Let me tell you, it is hell to walk past.
This is the reason why the bookshelf beside my desk is so crammed with ‘How to Write’ books. I buy a book every time I decide to ‘get serious’, because of course, buying a book is a prerequisite of ‘getting serious’. I’ll read a few chapters. And then I get bored/move on/get ill/realise its shortcomings/decide I want to take up crochet instead etc. So now I have a bookshelf full of books about writing and how to write, many of which are very, very good, dozens of which come highly recommended by friends and in other books about writing, and almost none of which I have ever read cover to cover.
Just call me a butterfly.
Today is another of those ‘I’m going to get serious’ days. Today I am not going to buy a book.
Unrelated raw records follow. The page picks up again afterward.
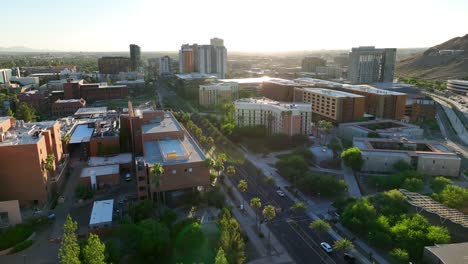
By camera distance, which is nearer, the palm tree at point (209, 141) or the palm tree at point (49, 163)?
the palm tree at point (49, 163)

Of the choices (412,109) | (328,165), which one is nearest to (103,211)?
(328,165)

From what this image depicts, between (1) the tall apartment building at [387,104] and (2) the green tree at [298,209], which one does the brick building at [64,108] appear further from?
(1) the tall apartment building at [387,104]

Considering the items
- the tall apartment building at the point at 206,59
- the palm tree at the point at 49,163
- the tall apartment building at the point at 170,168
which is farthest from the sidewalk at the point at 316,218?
the tall apartment building at the point at 206,59

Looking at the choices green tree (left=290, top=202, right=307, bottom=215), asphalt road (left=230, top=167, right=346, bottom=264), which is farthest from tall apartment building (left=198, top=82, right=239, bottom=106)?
green tree (left=290, top=202, right=307, bottom=215)

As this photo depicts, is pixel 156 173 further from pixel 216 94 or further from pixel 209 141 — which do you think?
pixel 216 94

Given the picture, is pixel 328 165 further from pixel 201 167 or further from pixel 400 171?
pixel 201 167

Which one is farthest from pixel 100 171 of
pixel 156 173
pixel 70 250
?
pixel 70 250
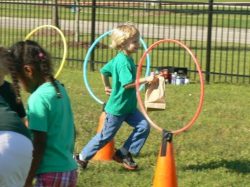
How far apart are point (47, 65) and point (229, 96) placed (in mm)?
7434

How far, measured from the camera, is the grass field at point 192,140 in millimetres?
6617

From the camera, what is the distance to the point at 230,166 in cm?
705

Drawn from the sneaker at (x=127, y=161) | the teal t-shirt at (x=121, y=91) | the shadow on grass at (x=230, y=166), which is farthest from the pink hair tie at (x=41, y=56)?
the shadow on grass at (x=230, y=166)

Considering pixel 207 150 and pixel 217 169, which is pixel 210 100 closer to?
pixel 207 150

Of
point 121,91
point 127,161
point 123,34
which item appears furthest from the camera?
point 127,161

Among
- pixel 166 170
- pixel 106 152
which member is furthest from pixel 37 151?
pixel 106 152

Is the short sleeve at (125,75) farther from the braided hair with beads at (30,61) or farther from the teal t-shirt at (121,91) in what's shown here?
the braided hair with beads at (30,61)

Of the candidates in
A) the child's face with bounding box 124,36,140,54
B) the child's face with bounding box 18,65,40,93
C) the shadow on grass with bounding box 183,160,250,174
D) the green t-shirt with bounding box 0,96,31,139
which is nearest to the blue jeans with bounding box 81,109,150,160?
the shadow on grass with bounding box 183,160,250,174

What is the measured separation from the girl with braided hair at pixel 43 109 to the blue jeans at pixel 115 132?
266cm

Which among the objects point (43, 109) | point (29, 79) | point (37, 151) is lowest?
point (37, 151)

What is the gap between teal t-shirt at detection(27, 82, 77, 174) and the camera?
4078mm

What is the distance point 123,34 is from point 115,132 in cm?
103

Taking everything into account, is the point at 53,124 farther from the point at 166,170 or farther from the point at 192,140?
the point at 192,140

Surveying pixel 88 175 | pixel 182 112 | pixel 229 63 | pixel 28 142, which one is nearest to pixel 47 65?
pixel 28 142
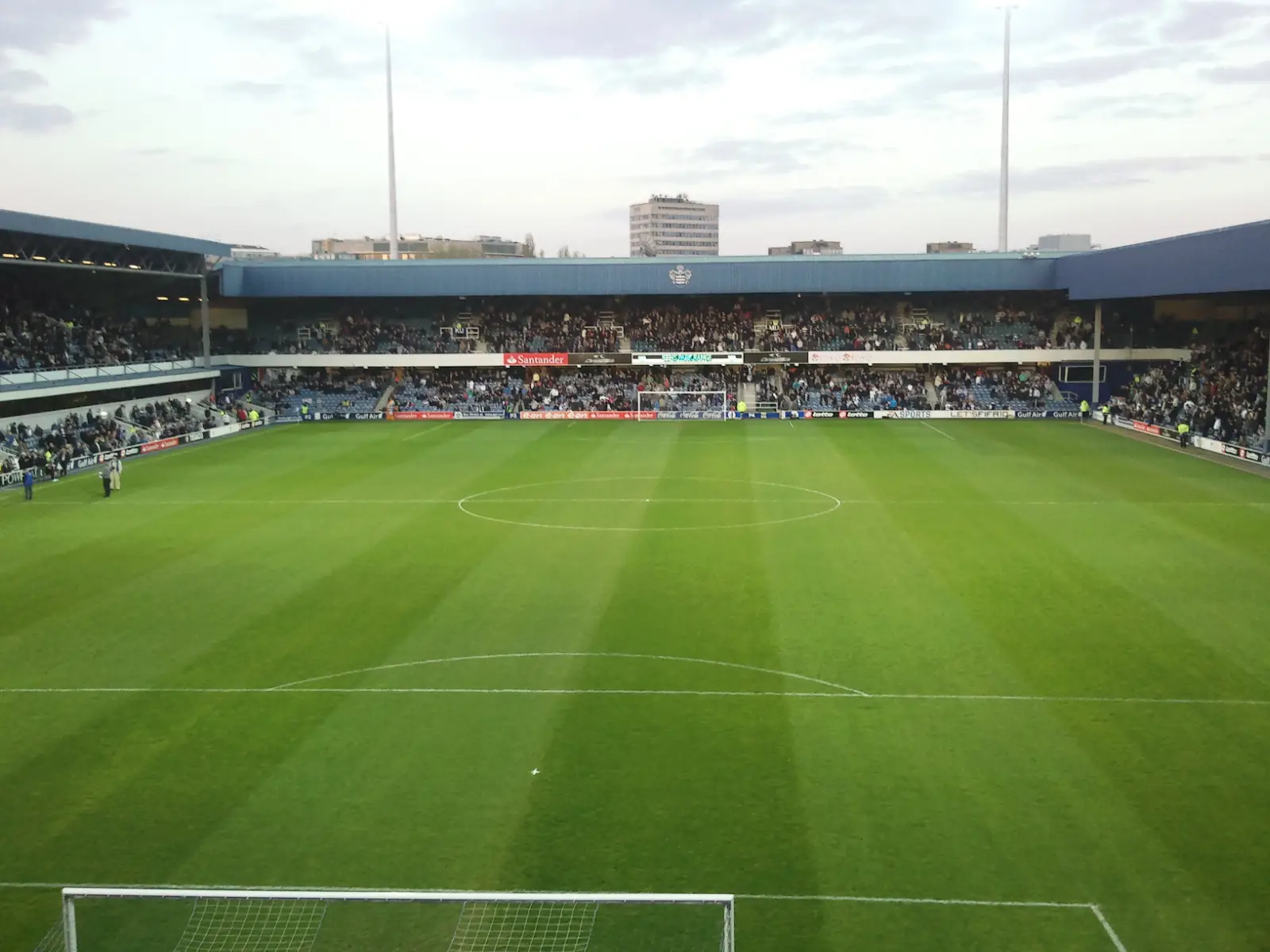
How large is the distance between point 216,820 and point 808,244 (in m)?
98.2

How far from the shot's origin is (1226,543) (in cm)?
A: 2542

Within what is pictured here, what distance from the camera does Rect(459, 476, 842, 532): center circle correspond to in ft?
93.9

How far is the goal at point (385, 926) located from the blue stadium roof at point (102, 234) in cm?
3752

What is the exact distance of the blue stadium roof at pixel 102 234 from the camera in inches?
1633

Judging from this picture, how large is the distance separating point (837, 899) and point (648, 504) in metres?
21.1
This is partly because I am completely broke, and saving up for a new pair of spectacles because the ones I have got are close to useless and I’m fed up of having to take my glasses off in order to read.
But mostly because its because I need not to read about writing and how to write, but to actually DO it.
You can’t be a writer unless you actually write. And when you write, you learn far more about writing than you ever could from a book.
Books about writing are great. Don’t get me wrong. I’ve got a lot out of them. But there comes a time when you have to leave them alone and learn by doing.
I’ll let you know whether I stick to my guns or not, though I have to say I don’t think my groaning bookcase can survive even one more purchase!